Beranda > Catatan Suami > MAYDAY : Kesejahteraan Buruh?

MAYDAY : Kesejahteraan Buruh?

Saya punya cara tersendiri untuk merayakan MayDay. Jalan-jalan bersama istri tercinta ke Semarang melihat-lihat Pameran elektronik dan melihat-lihat barang High-End yang tentu saja bukan konsumsi buruh seperti saya. Bertanya kesana kemari sambil sesekali menawar …. enak juga berkhayal menjadi buruh yang makmur.

Dilain sisi banyak kaum buruh merayakan MayDay dengan berdemonstrasi menuntut kesejahteraan kaum buruh.
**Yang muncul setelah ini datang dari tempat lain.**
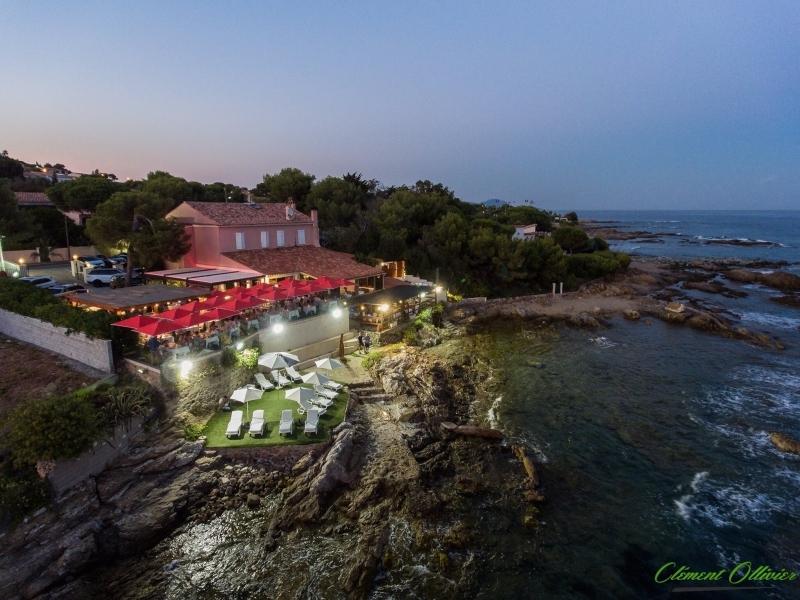 Vue aérienne du restaurant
Bicara kesejahteraan buruh ada 3 komponen menurut saya yang berperan, 1. Buruh 2. Pengusaha 3. Pemerintah yang secara nalar komponen 1 tidak akan bersinergi dengan komponen 2 dan 3, Komponen 2 dan 3 bisa saja terjadi sinergi asal tahu-sama tahu dan berdalih untuk kepentingan nasional agar para pengusaha dalam dan luar negeri tidak meninggalkan Inonesia.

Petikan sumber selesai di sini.